I’m so pro-gay rights I shit rainbow colored poop like a My Little Pony, but there’s something fishy if not swishy about Jay-Z’s plans for the “private gentlemen’s club” for himself and Justin Timberlake backstage for the pair’s upcoming “Legends of the Summer” tour together. No girls allowed.
Jay-Z is hiring a professional cigar roller to accompany them on tour and roll cigars in their backstage gentlemen’s room. What the fuck does H.O.V.A. need a professional cigar roller for, you think that man don’t know how to roll his own blunts by now? Unless there’s some Lewinskys in the room for a little Churchill fun time, Jay-Z’s plans for a private gentlemen’s room sounds gayer than leather chaps on a waxed ass.

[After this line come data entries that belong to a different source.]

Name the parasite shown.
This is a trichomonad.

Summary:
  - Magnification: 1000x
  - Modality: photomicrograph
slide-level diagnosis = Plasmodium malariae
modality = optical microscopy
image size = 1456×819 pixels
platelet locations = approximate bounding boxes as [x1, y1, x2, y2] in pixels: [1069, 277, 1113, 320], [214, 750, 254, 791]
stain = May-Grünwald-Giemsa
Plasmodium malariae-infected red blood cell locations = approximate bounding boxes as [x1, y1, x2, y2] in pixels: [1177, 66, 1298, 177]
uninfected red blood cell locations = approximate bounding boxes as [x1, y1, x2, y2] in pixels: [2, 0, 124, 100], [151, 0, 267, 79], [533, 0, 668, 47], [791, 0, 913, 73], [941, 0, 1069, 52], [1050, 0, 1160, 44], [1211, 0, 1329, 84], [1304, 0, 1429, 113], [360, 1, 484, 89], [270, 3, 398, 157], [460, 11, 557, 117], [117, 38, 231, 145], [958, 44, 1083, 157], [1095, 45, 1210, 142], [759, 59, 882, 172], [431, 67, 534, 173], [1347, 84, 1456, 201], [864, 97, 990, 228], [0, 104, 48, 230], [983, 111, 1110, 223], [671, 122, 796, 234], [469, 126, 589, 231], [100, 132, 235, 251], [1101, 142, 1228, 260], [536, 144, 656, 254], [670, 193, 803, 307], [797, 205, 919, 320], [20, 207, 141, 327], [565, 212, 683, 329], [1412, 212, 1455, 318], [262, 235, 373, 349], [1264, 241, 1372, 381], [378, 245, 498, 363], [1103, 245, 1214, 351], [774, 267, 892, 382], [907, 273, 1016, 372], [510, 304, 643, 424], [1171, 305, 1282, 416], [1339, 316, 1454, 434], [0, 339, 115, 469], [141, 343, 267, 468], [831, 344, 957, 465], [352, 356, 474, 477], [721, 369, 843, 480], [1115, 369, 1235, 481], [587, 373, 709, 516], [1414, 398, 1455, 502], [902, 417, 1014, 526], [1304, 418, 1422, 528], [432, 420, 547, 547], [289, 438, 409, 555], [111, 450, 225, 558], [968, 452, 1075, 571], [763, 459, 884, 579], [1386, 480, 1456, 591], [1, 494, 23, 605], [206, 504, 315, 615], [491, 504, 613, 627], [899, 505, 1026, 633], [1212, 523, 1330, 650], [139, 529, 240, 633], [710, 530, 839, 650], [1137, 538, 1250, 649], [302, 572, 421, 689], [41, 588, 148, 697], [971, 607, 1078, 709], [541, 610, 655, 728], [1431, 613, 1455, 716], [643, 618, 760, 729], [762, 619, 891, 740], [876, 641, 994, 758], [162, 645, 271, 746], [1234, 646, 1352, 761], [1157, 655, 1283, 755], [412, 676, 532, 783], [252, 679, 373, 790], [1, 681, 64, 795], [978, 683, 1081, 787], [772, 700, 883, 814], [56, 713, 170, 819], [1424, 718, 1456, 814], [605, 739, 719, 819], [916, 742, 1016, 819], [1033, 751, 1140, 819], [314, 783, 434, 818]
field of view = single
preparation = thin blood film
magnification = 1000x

I get it, you bros want some time away from your yapping famous wives on your big manly man tour and you’ve got money to burn. All I’m saying is, shouldn’t guys with time away from their wives be banging other women? We ladies dont’ like that shit, but at least we understand it. Guys only rooms? That gets us thinking we’re one phone call away from bailing your ass out of jail following a vice raid at a local glory hole.
“Yeah I’m out that Brooklyn, now I’m down in TriBeCa, right next to DeNiro, but I’ll be hood forever.” Hood? You misspelled “dandy,” Jigga.